Michael Sorkin, 72, Dies; Saw Architecture as a Vehicle for Change


Philip Johnson, long since ensconced as the dean of American architecture by the time Mr. Sorkin began writing, was a conspicuous target. He ripped into Johnson’s post-Modernist AT&T Building on Madison Avenue (1984), designed like a Chippendale highboy, calling it a tarted-up “Seagram Building with ears.” In the humor magazine Spy, he outed Johnson as a former Nazi sympathizer, a fact no one at the time dared whisper.

When he attacked Paul Goldberger, then the architecture critic of The New York Times, in The Voice, Mr. Goldberger fired back that Mr. Sorkin’s writing “is to thoughtful criticism what the Ayatollah Khomeini is to religious tolerance.” The mischievous Mr. Sorkin advertised that retort as a credential when he used it as a blurb on the back cover of a volume of collected essays, “Exquisite Corpse: Writings on Buildings” (1991).

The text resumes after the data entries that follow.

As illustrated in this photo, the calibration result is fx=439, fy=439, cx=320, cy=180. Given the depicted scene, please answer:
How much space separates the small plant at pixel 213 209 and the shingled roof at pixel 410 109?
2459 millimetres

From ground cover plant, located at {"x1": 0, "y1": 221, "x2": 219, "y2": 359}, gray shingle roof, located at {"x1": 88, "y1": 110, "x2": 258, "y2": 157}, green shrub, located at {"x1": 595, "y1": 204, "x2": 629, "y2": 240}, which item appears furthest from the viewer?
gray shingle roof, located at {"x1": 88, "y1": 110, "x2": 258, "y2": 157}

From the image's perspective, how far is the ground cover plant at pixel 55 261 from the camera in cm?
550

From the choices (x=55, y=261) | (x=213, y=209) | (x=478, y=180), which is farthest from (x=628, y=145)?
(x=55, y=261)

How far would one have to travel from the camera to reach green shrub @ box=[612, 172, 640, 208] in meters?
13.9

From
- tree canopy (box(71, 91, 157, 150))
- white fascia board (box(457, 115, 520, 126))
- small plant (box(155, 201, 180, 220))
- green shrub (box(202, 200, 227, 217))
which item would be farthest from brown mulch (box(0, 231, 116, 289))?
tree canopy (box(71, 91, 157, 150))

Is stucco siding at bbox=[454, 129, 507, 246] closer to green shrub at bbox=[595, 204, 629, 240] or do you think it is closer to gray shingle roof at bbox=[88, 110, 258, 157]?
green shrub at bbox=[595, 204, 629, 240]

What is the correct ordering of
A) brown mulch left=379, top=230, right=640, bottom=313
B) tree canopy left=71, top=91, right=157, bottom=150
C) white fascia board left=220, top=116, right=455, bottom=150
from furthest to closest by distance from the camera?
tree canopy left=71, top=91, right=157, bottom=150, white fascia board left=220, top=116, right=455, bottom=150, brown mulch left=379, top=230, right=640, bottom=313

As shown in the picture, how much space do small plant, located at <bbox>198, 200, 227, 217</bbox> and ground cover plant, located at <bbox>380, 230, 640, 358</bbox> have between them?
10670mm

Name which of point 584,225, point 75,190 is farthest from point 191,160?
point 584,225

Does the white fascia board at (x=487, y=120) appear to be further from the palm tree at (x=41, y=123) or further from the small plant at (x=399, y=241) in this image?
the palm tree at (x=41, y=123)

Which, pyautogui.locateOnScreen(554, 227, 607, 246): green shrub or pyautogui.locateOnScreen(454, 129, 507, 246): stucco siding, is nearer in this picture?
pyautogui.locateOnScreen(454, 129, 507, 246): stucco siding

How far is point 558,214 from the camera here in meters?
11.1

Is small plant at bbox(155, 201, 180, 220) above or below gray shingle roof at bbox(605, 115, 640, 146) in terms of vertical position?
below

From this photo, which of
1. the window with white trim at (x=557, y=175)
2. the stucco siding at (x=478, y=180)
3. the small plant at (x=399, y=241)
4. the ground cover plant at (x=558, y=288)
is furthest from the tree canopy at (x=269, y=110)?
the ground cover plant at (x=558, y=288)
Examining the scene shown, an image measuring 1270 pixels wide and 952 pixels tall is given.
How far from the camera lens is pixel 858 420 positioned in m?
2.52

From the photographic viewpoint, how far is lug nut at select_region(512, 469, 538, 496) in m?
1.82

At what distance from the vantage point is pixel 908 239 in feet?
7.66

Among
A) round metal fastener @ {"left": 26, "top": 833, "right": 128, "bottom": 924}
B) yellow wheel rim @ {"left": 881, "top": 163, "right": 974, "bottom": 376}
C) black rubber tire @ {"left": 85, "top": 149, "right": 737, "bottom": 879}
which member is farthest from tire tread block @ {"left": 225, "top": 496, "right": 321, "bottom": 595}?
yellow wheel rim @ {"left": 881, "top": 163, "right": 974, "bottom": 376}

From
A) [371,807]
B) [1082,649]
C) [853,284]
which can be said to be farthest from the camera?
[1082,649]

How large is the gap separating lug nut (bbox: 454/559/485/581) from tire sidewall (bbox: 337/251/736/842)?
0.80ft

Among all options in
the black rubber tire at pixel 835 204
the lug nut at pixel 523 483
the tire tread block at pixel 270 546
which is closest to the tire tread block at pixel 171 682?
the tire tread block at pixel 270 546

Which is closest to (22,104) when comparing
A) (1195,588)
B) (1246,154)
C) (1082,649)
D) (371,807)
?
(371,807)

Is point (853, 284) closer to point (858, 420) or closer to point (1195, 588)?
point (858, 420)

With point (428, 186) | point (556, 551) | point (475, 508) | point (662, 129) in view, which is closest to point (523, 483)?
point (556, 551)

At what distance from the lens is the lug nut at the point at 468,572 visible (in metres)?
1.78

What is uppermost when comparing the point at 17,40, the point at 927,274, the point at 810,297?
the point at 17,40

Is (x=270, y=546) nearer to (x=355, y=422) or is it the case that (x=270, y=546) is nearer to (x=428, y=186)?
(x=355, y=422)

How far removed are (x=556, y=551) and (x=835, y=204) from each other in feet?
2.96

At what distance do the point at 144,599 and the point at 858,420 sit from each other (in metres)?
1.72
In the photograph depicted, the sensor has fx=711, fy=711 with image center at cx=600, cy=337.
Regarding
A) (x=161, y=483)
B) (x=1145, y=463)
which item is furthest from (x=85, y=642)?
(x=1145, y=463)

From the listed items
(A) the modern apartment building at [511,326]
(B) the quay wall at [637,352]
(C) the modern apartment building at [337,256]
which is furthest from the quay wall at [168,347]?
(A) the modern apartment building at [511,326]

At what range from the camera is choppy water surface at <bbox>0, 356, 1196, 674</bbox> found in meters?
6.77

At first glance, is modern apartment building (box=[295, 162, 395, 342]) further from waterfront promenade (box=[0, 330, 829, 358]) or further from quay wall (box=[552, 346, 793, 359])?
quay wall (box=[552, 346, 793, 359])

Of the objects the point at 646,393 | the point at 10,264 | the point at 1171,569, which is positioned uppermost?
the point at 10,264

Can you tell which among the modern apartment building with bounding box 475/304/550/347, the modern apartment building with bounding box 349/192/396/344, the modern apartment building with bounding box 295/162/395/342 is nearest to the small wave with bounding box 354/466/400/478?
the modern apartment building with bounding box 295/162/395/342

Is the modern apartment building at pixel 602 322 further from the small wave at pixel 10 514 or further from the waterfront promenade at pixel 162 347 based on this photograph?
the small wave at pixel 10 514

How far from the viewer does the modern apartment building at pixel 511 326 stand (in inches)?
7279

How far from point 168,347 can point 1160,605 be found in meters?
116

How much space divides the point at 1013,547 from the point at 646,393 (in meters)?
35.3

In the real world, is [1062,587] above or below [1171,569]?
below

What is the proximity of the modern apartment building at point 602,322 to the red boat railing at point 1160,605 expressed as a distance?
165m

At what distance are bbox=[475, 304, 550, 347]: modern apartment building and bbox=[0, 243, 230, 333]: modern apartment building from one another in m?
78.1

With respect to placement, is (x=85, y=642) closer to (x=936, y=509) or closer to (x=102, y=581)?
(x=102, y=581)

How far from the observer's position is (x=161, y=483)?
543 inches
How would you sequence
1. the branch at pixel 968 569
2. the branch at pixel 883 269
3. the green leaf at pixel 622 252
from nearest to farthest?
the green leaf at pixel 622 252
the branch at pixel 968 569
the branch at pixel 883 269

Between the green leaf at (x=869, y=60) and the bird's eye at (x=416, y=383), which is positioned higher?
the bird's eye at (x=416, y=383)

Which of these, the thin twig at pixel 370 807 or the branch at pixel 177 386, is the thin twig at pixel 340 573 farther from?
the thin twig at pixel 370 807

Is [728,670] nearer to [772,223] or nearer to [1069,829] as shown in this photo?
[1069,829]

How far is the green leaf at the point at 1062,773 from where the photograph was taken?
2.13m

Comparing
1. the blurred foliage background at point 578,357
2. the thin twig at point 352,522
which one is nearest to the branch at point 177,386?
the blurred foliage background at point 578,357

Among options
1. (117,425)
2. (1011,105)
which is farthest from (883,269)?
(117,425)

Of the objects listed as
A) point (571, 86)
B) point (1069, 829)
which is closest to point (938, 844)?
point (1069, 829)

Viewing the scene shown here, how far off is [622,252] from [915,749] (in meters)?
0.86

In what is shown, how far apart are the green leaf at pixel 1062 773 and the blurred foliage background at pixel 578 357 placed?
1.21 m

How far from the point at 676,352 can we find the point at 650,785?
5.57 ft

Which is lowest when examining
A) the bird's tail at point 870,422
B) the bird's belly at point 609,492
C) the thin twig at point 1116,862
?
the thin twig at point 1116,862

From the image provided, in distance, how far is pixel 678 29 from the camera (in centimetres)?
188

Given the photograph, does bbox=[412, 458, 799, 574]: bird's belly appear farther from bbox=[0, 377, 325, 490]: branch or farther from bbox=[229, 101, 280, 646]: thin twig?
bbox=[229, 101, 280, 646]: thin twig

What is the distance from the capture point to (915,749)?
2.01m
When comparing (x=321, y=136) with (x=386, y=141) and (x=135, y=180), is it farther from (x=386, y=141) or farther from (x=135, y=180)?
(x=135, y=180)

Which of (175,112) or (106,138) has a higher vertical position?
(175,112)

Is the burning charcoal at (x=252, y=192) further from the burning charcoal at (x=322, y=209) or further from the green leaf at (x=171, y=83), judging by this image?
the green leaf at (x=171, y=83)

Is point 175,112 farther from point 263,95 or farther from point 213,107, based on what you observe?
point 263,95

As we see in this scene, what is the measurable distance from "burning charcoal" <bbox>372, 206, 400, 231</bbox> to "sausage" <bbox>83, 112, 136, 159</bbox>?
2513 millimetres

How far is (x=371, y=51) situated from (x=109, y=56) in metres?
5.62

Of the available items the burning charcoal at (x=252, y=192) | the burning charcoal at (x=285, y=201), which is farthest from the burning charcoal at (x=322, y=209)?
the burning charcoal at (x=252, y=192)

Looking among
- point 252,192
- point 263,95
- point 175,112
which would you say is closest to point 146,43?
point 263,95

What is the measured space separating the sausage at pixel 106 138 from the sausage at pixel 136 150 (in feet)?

“I thought of Michael as a bomb thrower because his pieces always shook things up,” said Cathleen McGuigan, editor in chief of Architectural Record, where Mr. Sorkin was a longtime contributing editor.

Mr. Sorkin was an activist critic with a social agenda. He started his career identifying abuses of power while facing the headwinds of the conservative Reagan era. “Politics programs our architecture,” he wrote.

He advocated for housing and green energy rather than prisons and malls, and for citizens to participate in the design of their own urban destinies. As architecture’s largest expression, the city shaped how people led their lives, behaved and therefore thought, and he viewed urban design as an instrument of enlightened social engineering, political justice and power sharing. He inveighed against the privatization of public space.

“Ultimately Michael was a humanist: He believed in building for people, not the power structure,” said James Wines, founder of Site, a New York environmental arts firm, adding: “Within the scope of his broad theories, he focused on how people use street signs, roadways and infrastructure. He was a complex thinker, and he designed complexity.”